Relapse Prediction using Wearable Data through Convolutional Autoencoders and Clustering for Patients with Psychotic Disorders

April Yujie Yan, BS, MBI, Traci Jenelle Speed, MD, PhD, Casey Overby Taylor, PhD

Relapse of psychotic disorders occurs commonly even after appropriate treatment. Digital phenotyping becomes essential to achieve remote monitoring for mental conditions. We applied a personalized approach using neural-network-based anomaly detection and clustering to predict relapse for patients with psychotic disorders. We used a dataset provided by e-Prevention grand challenge (SPGC), containing physiological signals for 10 patients monitored over 2.5 years (relapse events: 560 vs. non-relapse events: 2139) [1,2]. We created 2-dimensional multivariate time-series profiles containing activity and heart rate variability metrics, extracted latent features via convolutional autoencoders, and identified relapse clusters. Our model showed promising results compared to the 1st place of SPGC (area under precision-recall curve = 0.711 vs. 0.651, area under receiver operating curve = 0.633 vs. 0.647, harmonic mean = 0.672 vs. 0.649) and added to existing evidence of data collected during sleep being more informative in detecting relapse. Our study demonstrates the potential of unsupervised learning in identifying abnormal behavioral changes in patients with psychotic disorders using objective measures derived from granular, long-term biosignals collected by unobstructive wearables. It contributes to the first step towards determining relapse-related biomarkers that could improve predictions and enable timely interventions to enhance patients’ quality of life.

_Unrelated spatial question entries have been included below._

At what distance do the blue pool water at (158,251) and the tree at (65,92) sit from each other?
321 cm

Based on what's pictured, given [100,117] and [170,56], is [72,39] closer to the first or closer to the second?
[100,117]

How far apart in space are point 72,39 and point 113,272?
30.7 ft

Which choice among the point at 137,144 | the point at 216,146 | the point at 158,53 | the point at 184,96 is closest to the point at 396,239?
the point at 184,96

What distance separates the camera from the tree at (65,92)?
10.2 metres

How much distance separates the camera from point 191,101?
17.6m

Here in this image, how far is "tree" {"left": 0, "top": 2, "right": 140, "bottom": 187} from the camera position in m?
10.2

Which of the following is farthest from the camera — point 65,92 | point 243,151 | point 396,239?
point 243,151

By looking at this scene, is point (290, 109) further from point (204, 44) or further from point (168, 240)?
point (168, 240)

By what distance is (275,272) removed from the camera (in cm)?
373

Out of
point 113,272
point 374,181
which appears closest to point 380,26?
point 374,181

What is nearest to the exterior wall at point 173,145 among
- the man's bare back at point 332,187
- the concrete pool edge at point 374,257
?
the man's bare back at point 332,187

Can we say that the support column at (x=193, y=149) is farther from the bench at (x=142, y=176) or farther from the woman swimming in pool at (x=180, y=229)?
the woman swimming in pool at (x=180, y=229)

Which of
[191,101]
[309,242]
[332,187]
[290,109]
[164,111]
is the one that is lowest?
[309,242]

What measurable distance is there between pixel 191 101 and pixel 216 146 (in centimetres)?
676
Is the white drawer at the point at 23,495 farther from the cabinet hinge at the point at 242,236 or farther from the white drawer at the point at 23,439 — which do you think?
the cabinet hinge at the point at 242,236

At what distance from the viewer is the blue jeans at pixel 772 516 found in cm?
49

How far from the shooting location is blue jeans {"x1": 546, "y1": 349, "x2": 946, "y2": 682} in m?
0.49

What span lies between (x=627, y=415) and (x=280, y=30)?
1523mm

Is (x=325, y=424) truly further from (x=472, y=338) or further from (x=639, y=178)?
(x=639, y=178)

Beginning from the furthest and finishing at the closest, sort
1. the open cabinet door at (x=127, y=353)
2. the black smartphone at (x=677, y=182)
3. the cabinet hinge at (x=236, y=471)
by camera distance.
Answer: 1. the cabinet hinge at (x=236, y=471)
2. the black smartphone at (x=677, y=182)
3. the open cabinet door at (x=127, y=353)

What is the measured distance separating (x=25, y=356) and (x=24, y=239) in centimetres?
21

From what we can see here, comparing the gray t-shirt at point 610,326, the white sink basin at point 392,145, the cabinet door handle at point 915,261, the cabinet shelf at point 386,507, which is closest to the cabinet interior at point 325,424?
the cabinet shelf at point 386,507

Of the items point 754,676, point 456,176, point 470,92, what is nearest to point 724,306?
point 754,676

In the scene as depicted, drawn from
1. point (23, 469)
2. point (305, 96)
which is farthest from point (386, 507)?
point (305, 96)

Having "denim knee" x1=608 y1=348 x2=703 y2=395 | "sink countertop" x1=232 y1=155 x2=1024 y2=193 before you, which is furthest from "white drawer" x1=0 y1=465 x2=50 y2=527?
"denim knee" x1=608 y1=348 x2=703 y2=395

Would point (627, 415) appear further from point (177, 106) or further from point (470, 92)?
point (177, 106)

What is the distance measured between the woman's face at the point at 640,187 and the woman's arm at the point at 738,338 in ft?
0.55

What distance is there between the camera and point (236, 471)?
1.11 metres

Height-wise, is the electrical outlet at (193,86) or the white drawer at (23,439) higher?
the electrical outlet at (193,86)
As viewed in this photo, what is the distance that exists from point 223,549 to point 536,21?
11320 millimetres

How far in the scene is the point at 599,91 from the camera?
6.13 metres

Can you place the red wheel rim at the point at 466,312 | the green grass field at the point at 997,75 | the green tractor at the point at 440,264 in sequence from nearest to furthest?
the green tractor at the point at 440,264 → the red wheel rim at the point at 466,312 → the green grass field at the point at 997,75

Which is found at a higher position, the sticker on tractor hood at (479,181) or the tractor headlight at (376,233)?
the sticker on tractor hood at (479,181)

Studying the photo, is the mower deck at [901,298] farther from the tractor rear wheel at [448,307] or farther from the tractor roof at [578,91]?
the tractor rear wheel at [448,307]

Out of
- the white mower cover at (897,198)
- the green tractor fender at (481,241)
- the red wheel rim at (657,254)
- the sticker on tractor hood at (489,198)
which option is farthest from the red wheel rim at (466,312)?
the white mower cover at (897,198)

Yan, A.Y., Speed, T.J. & Taylor, C.O. Relapse prediction using wearable data through convolutional autoencoders and clustering for patients with psychotic disorders. Sci Rep 15, 18806 (2025). https://doi.org/10.1038/s41598-025-03856-1

Dataset

The e-Prevention SPGC 2023 [1,2] provided a public dataset containing physiological signals of 10 patients with psychotic disorders, recorded in Samsung Gear S3 smartwatches for a monitoring period of 6 months. Physiological biosignals included users’ linear and angular accelerations (20Hz), heart rate and RR intervals (5Hz), sleeping status, and steps. Daily relapse status was annotated by clinicians by reviewing their monthly assessments and communication with their physicians and/or family members. Data were split into train (only non-relapsed state), validation (both states with each labeled relapse and non-relapse), and test (both states but unlabeled) sets. Data have been made publicly available and can be downloaded here: https://robotics.ntua.gr/eprevention-sp-challenge/.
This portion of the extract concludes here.